Abstract

This paper presents new field data pertaining to the deglaciation of the Lac Guillaume-Delisle area, aiming to establish its emplacement in time and space between the breaching of the Laurentide Ice Sheet (LIS) over Hudson Bay and the final ice disintegration over Northern Québec and Labrador. The deglaciation of the east coast of Hudson Bay started at 8200cal BP in the south-western sector of the Lac Guillaume-Delisle estuary, when the marine limit was at 271m above sea level (asl). By 8000cal BP, frontal moraines and proximal glacio-marine sediments were deposited in the transverse valleys along the coastal cuesta ridges at a mean elevation of 250m asl. They are associated with a regional topographic pinning event of the western margin of the Quebec-Labrador Ice Sheet (QLIS) on the high coastal relief. At that time, the coastal relief encouraged a change in deglaciation mode from fast calving in the open and deep Tyrrell Sea to a tidewater ice-sheet controlled by the topography.

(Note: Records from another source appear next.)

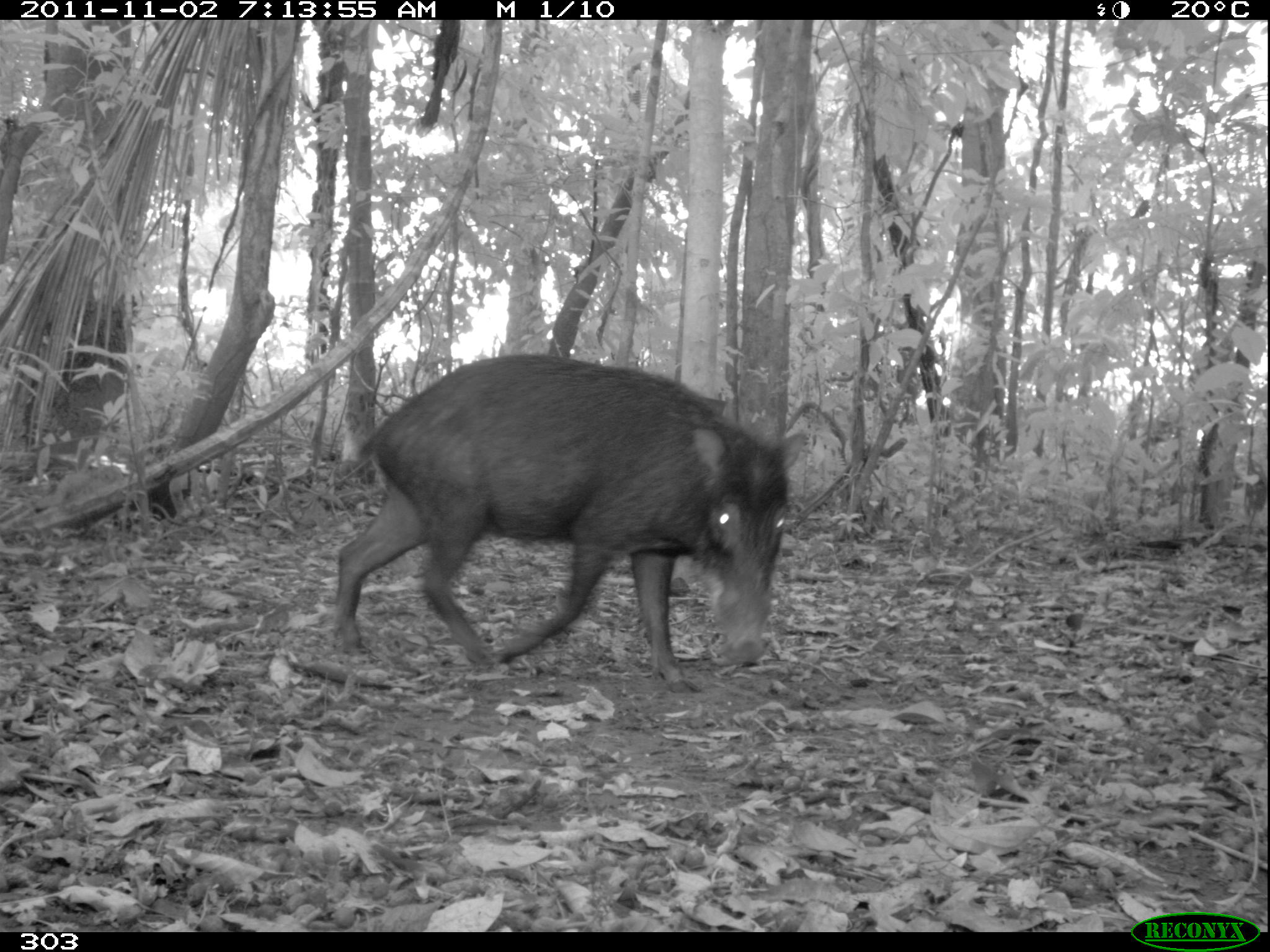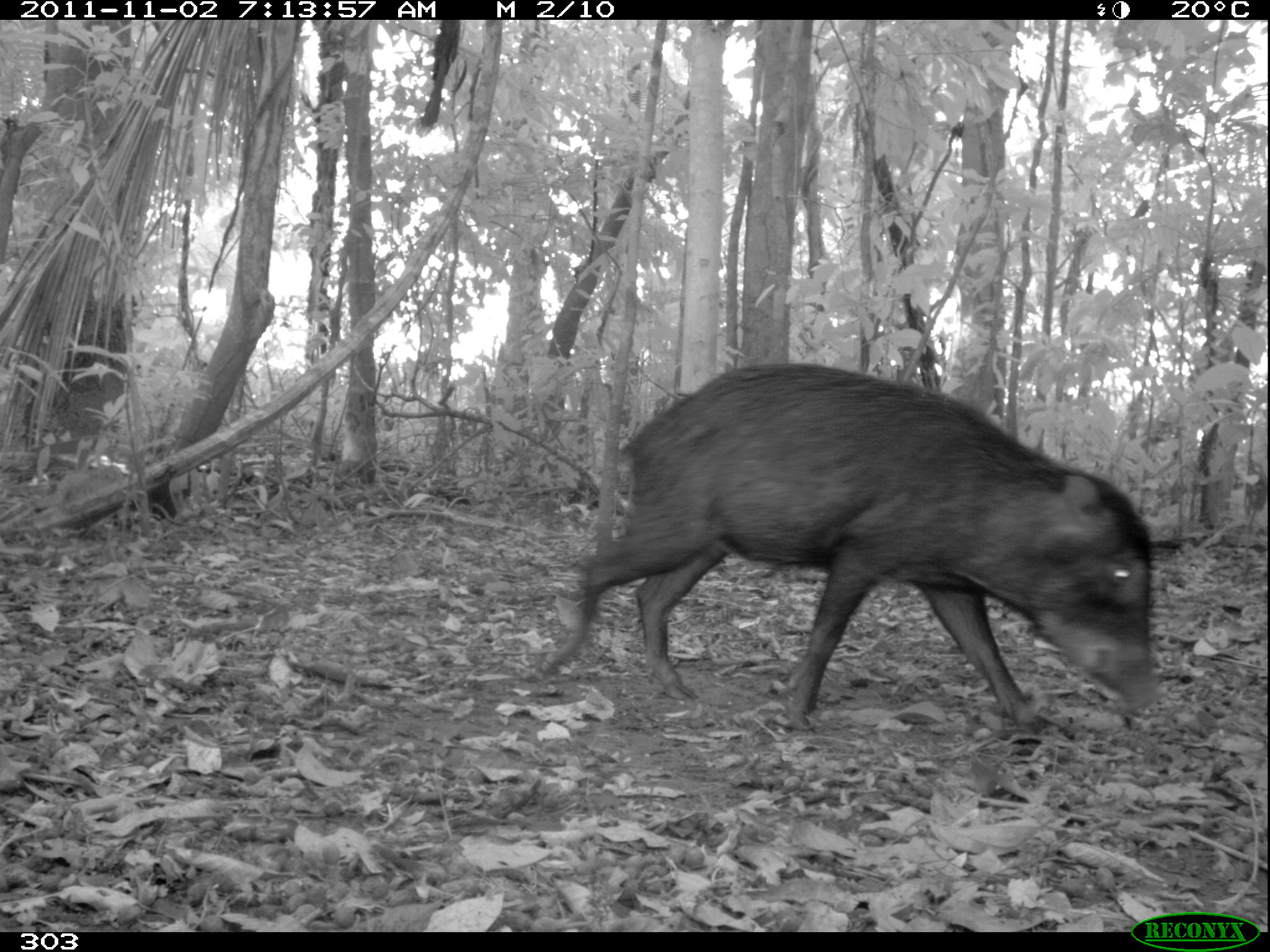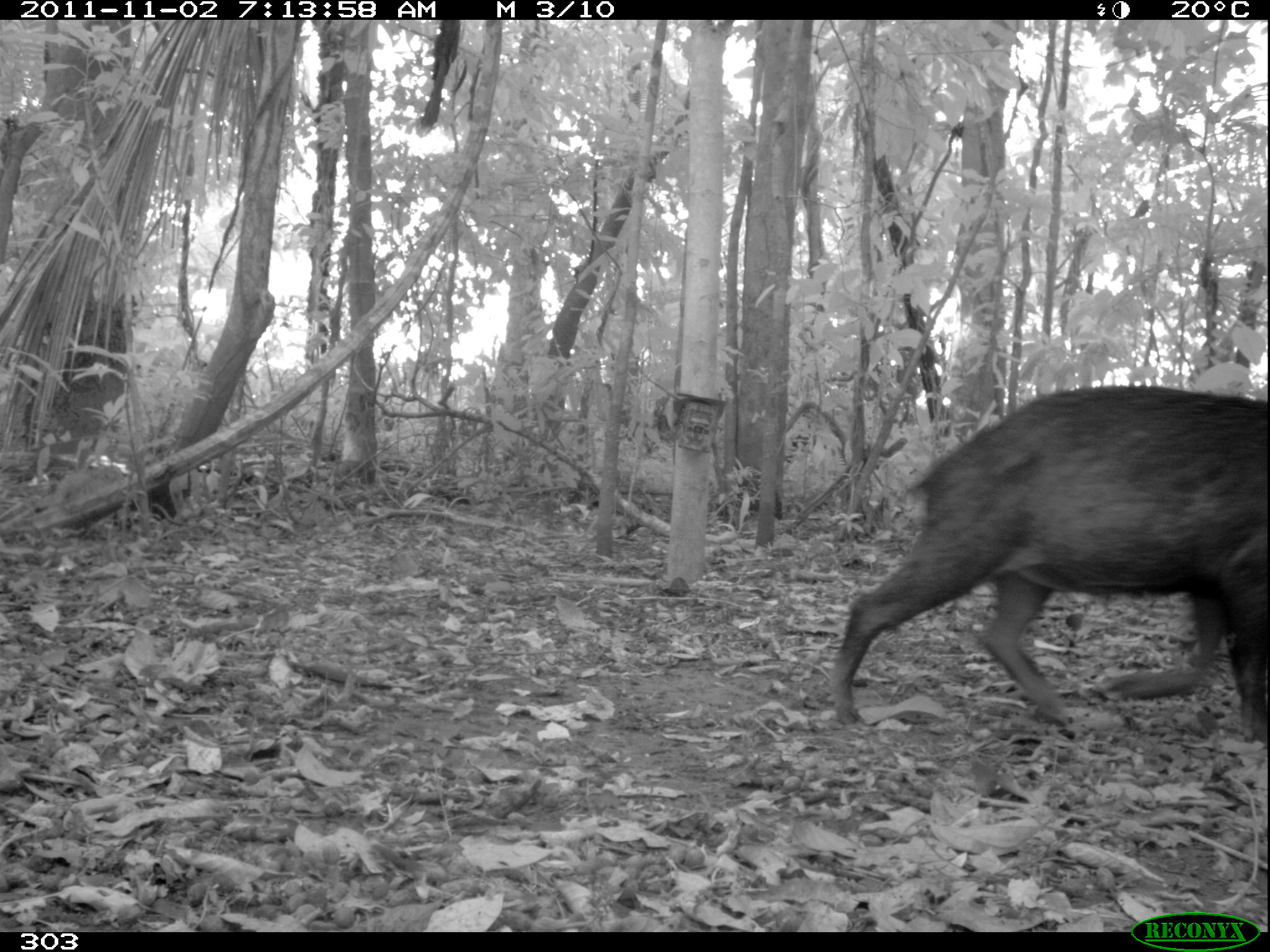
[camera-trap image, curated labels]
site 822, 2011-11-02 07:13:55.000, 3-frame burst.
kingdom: Animalia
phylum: Chordata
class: Mammalia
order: Artiodactyla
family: Tayassuidae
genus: Tayassu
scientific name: Tayassu pecari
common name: white-lipped peccary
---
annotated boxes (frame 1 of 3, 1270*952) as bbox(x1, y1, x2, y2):
tayassu pecari: bbox(330, 351, 806, 695)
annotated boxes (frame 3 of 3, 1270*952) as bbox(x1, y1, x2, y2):
tayassu pecari: bbox(824, 382, 1265, 744)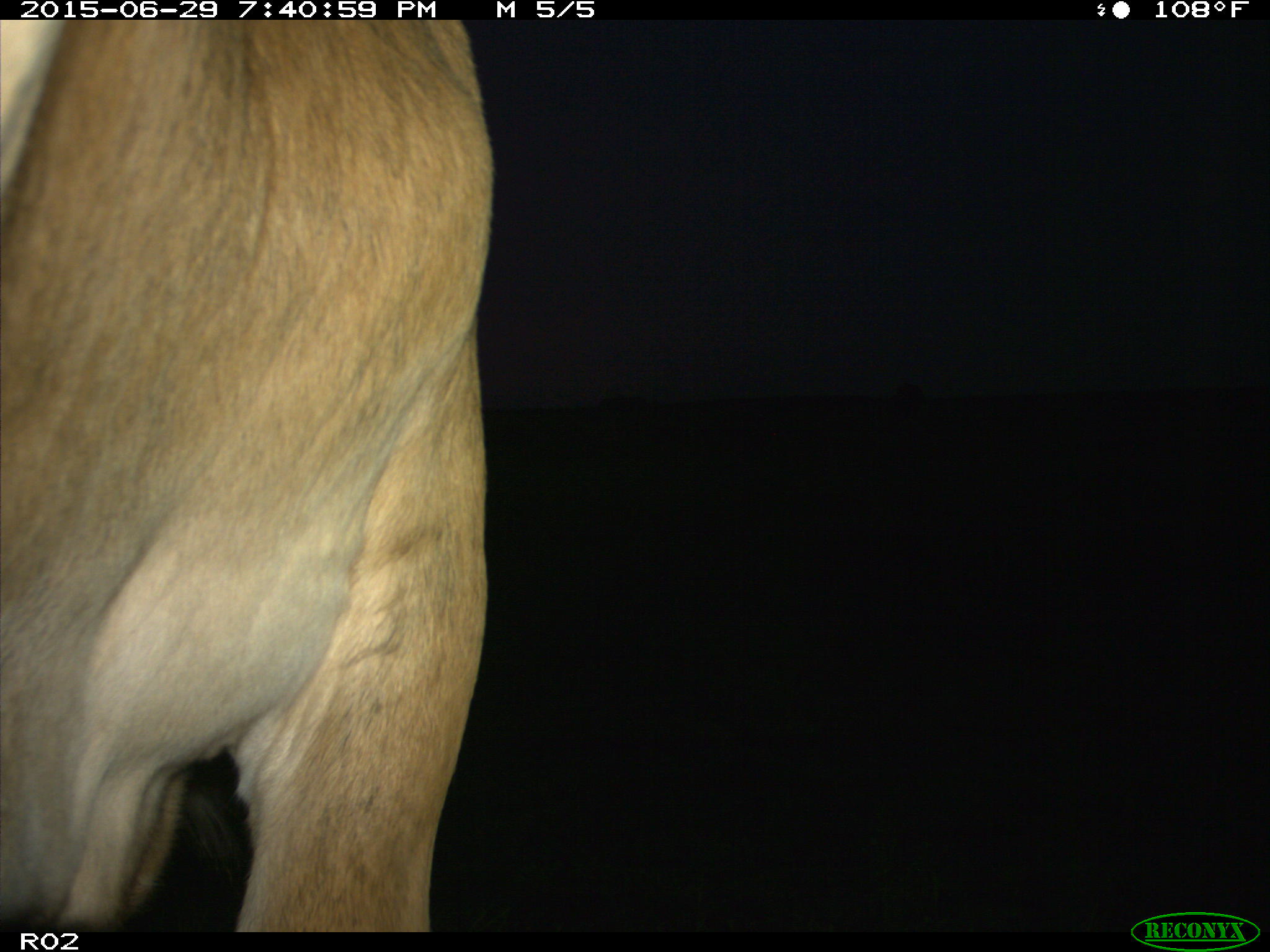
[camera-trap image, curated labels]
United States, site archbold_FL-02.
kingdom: Animalia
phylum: Chordata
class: Mammalia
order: Artiodactyla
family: Bovidae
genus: Bos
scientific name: Bos taurus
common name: domestic cow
Bos taurus (domestic cow).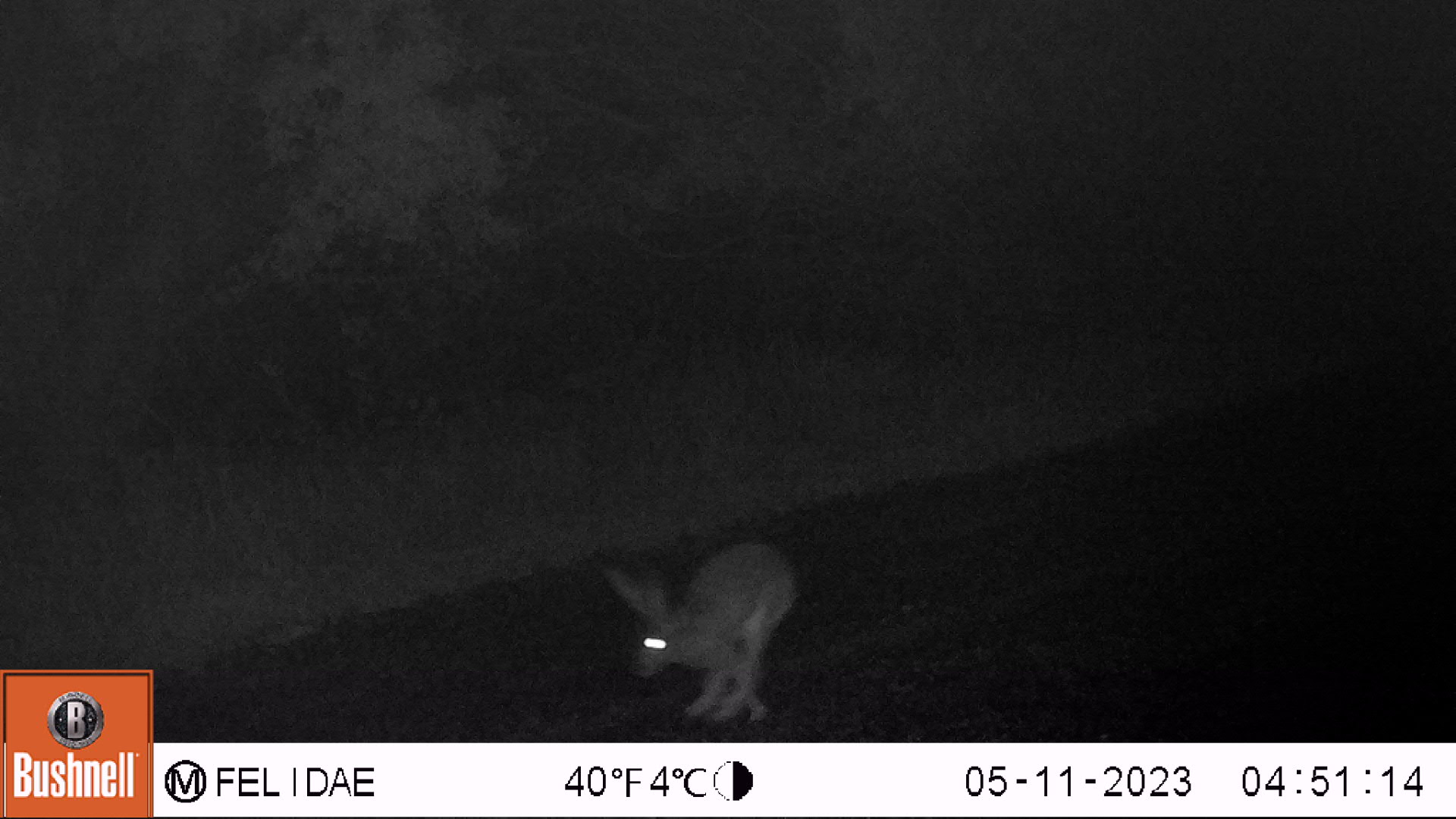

The ice front thereafter retreated eastward under very large and fast crustal unloading where ice-contact deltas fed by short sandar and eskers were deposited between 7900 and 7400cal BP (between 240 and 195m asl), as the ice front was receding inland and lost contact with Tyrrell Sea. A series of deposits and landforms characterize this modification in the sedimentation regime when the ice-sheet margin changed from tidewater to terrestrial. Dating shows that the deglaciation of the western margin of QLIS on land was very fast, i.e. faster than when the front of the ice-sheet was in contact with the Tyrrell Sea. As the fall of the relative sea-level continued, a large volume of paraglacial sediments was deposited in the river valleys making up vast fluvial terraces and deltas between 6500 and 5800cal BP (between 125 and 100m asl). Since then, land emergence has continued at a rate of about 1.3m/century. Downcutting by rivers, post-glacial deltaic sedimentation and shoreline changes still continue today.